È abbastanza evidente che Leonardo si riferisce a questa formazione nel suo brano, a causa della tipica ed inconfondibile struttura del rosso ammonitico. Questo si presenta cioè come un mosaico di frammenti di roccia e di fossili di tinta più chiara legati assieme da una matrice di colore molto più intenso. È naturale che questa matrice non è, come dice Leonardo, "una sostanza che emettessero dalla bocca" ma è tuttavia interessante notare come egli si sia soffermato sulla struttura di questa roccia.
MONTE BALDO
Fu campo di ricerche di Fracastoro che possedeva una villa ai piedi dello stesso. Oltre al' granzioporo' che egli descrisse e ai pesci tipici dell'Eocenico del Monte Bolca, è interessante notare l'Echino, che fu con tutta probabilità recuperato dallo stesso Fracastoro in questa zona.
DANUBIO
È abbastanza arduo stabilire quali siano i fossili citati da Leonardo da Vinci in quanto non ci precisa le regioni attraversate dal Danubio cui si riferisce. Il Danubio, attraversa un grande numero di terreni di età geologica diversa.
Da Vienna a Budapest, si tratta di terreni quaternari o alluvionali recenti che, nei dintorni della stessa Vienna, costituiscono quello che i geologi chiamano'bacino terziario di Vienna', riferibile a livelli miocenici e pliocenici ricchi di fauna a molluschi.

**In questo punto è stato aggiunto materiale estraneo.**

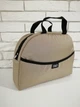 Сумка на коляску универсальная с ручкой Z&D New (Beige) - изображение 2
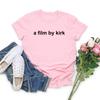 Maglietta Gilmore Girls Un film di Kirk Maglietta da festa Gilmore Girls Magliette grafiche da donna Maglietta a maniche corte Magliette casual Maglietta da donna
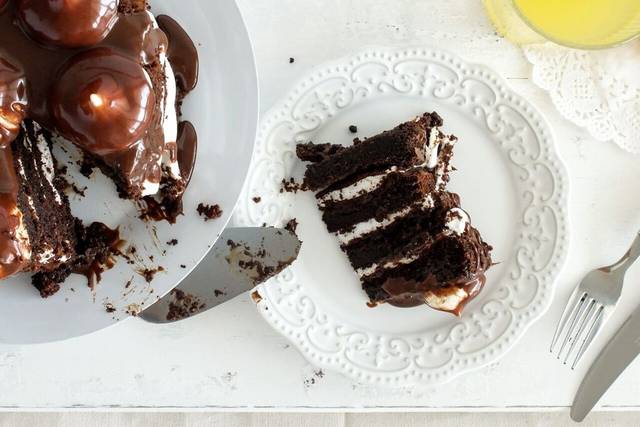 Bolo Brownie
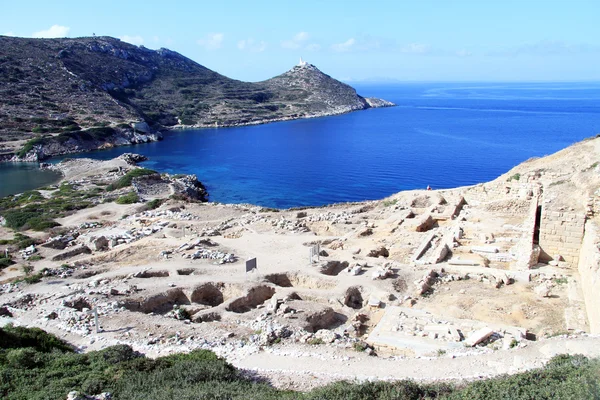 Rovine di Knidos — Foto Stock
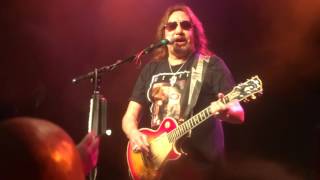 Ace Frehley  Cold Gin 8-27-16 @The Egyptian Room in Indy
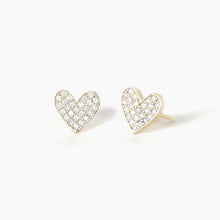 Carica l'immagine nel visualizzatore di Gallery, Orecchini Mabina argento ONE LOVE (+varianti)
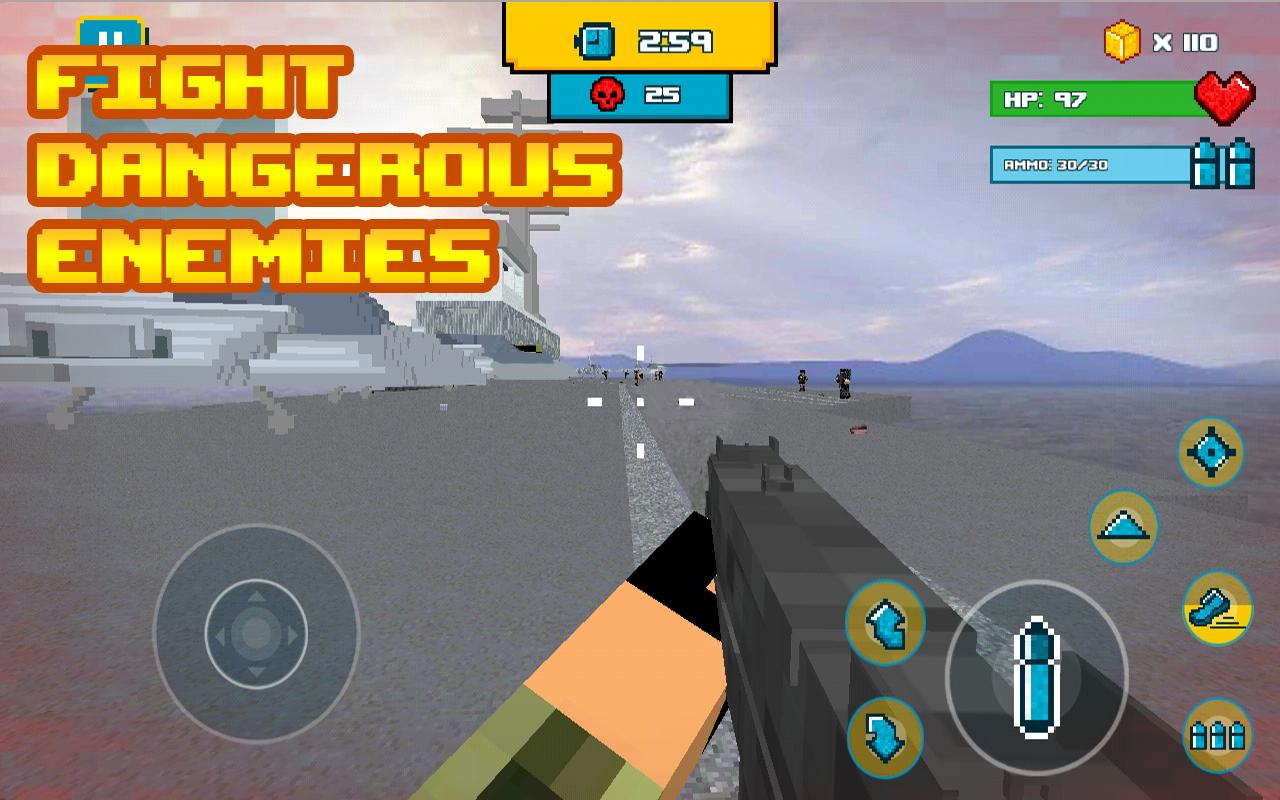 Cube Strike: Global Warfare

Da Budapest a Belgrado, si tratta ancora di terreni quaternari; il fiume attraversa le Alpi Transilvane dove affiorano terreni fossiliferi paleozoici e mesozoici, per poi ritornare, all'impatto con la pianura della Valacchia, tra terreni quaternari e pliocenici ricchi di una buona fauna fossile marina.
Le note di Leonardo si riferiscono a faune fossilifere recenti.
Un certo interesse per la "petrologia" era di moda tra le persone colte e tra gli stessi tecnici che i magiari avevano inviato in appoggio alla Repubblica Veneta, con cui Leonardo discute e assieme ai quali avrà pure occasione di osservare i fossili isontini raccogliendo notizie comparative in merito a quelli d'Ungheria.